Data were analyzed using the nonlinear mixed-effect modeling software program Monolix version 31s (http://wfn.software.monolix.org) using a population pharmacokinetic approach. Parameters were estimated by computing the maximum likelihood estimator of the parameters without any approximation of the model (no linearization) using the stochastic approximation expectation maximization (SAEM) algorithm combined to a MCMC (Markov Chain-Monte Carlo) procedure [12, 13].

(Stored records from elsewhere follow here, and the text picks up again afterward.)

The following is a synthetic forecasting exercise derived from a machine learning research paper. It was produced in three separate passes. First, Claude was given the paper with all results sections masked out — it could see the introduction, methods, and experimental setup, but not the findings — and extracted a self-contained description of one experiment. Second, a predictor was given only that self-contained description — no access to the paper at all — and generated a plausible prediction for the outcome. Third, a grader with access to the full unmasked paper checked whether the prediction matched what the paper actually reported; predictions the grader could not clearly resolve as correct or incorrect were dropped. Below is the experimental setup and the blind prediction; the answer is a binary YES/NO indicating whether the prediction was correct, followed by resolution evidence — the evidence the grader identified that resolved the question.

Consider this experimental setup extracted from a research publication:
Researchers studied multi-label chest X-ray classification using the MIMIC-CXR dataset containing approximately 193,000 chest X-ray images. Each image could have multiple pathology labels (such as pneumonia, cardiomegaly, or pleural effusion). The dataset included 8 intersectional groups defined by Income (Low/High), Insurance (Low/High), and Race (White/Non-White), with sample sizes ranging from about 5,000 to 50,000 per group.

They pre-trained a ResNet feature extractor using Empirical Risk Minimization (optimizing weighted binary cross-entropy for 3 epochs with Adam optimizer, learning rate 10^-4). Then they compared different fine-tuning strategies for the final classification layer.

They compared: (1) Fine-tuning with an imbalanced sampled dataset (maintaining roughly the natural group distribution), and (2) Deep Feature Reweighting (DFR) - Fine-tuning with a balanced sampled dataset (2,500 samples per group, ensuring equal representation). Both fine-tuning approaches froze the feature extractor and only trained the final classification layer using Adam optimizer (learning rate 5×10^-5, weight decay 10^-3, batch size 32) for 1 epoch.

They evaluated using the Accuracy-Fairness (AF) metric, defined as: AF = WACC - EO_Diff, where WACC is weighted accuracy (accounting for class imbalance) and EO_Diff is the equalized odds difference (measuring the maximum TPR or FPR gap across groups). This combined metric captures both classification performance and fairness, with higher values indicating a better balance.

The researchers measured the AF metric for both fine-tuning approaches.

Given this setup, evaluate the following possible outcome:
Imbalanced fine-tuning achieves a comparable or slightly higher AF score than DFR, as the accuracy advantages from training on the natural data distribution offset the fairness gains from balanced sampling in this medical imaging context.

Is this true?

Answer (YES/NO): NO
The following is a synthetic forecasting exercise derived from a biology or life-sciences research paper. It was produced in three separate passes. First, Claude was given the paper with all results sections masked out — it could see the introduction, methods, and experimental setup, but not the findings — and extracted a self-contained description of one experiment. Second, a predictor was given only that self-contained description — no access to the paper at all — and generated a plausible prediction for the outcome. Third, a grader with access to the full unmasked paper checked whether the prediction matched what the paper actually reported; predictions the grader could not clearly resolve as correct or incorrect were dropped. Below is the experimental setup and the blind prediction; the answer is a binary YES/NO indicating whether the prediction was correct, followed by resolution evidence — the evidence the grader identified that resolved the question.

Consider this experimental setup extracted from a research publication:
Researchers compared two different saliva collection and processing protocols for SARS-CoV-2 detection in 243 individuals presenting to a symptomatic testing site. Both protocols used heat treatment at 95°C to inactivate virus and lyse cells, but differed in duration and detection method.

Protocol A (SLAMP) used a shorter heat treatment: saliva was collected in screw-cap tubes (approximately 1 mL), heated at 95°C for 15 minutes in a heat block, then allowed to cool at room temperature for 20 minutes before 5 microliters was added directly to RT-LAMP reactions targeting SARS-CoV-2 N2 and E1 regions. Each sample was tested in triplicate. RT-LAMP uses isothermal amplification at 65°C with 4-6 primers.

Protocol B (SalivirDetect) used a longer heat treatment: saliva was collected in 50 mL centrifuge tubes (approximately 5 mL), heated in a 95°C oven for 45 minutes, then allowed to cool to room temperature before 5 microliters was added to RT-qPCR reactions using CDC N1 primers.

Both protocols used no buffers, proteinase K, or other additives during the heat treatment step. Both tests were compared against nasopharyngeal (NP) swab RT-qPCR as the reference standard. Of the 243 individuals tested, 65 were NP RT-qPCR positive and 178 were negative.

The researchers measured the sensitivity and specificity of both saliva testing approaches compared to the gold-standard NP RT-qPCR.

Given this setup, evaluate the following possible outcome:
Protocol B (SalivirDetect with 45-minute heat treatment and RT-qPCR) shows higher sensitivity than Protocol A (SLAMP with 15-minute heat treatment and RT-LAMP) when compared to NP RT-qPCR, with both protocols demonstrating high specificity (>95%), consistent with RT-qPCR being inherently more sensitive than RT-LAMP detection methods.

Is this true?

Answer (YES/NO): NO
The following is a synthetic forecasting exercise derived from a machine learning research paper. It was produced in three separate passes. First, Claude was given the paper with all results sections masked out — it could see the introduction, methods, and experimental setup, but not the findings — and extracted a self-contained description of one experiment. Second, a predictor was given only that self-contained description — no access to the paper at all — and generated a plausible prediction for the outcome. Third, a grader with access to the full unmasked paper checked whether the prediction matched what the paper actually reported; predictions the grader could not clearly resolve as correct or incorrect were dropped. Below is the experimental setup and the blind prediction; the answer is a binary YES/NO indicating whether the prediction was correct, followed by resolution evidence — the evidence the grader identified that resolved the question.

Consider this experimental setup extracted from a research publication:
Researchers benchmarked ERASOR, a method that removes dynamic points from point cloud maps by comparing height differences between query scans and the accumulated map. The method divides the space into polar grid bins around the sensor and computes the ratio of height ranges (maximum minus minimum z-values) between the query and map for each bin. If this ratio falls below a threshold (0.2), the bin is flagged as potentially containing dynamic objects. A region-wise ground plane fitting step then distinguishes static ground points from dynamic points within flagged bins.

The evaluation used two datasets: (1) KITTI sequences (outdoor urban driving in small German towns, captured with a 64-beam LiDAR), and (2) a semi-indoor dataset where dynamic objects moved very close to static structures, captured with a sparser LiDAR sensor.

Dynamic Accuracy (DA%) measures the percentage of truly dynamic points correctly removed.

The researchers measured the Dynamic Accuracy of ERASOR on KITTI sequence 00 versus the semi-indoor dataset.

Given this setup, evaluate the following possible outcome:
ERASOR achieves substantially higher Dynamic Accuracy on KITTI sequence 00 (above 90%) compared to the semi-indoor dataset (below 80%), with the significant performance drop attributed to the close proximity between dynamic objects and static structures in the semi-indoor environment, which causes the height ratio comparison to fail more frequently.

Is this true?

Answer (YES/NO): YES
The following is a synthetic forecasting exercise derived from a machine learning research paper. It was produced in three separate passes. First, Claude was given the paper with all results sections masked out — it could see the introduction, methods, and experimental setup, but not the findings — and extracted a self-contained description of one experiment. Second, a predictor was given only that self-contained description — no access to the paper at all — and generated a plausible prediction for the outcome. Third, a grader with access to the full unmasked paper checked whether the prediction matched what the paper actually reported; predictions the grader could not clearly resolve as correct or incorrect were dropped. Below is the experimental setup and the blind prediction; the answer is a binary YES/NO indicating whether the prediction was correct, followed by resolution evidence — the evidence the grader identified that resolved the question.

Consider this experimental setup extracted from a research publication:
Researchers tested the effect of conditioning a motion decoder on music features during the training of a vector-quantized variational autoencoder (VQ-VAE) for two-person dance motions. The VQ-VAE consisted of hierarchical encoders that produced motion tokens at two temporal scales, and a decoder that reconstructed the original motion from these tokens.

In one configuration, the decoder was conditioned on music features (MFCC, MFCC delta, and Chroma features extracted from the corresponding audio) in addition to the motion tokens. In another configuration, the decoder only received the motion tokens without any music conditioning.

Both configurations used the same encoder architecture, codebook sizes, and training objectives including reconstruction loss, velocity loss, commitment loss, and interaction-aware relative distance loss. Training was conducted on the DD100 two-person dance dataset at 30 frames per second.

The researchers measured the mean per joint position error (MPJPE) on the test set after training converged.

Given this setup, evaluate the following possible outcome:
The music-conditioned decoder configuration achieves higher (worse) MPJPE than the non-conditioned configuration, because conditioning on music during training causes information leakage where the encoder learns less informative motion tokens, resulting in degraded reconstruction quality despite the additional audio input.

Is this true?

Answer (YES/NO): NO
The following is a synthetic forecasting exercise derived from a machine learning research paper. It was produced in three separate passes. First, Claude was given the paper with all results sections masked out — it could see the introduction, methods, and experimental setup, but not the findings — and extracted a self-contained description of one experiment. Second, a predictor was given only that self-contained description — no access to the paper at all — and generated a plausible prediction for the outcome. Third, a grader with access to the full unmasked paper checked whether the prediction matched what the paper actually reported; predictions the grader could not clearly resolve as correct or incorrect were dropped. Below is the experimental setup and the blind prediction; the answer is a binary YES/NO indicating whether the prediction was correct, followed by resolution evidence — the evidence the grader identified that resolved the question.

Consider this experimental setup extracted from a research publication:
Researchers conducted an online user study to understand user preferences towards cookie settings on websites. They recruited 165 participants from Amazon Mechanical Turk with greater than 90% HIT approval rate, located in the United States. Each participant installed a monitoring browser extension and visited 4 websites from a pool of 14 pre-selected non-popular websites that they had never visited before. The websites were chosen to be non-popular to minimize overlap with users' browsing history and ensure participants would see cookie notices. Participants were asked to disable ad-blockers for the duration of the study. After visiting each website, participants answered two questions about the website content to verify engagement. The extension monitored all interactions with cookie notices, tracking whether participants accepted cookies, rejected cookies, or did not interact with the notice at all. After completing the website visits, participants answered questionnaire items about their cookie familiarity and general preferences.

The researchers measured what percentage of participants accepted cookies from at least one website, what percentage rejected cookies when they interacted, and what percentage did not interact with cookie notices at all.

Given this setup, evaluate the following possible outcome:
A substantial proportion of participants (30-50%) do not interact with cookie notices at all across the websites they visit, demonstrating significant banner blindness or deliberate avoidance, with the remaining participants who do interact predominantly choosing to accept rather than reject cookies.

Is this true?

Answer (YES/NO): NO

A proportional model was used to describe the residual variability, and the between-subject variabilities (BSV, η) were ascribed to an exponential model. Specific tests comparing the log-likelihood, the Akaike information criterion (AIC) and the Bayesian information criterion (BIC) were performed to test different hypotheses regarding the final model, covariate(s) effect on pharmacokinetic parameter(s), residual variability model (proportional versus proportional plus additive error model), structure of the variance-covariance matrix for the BSV parameters.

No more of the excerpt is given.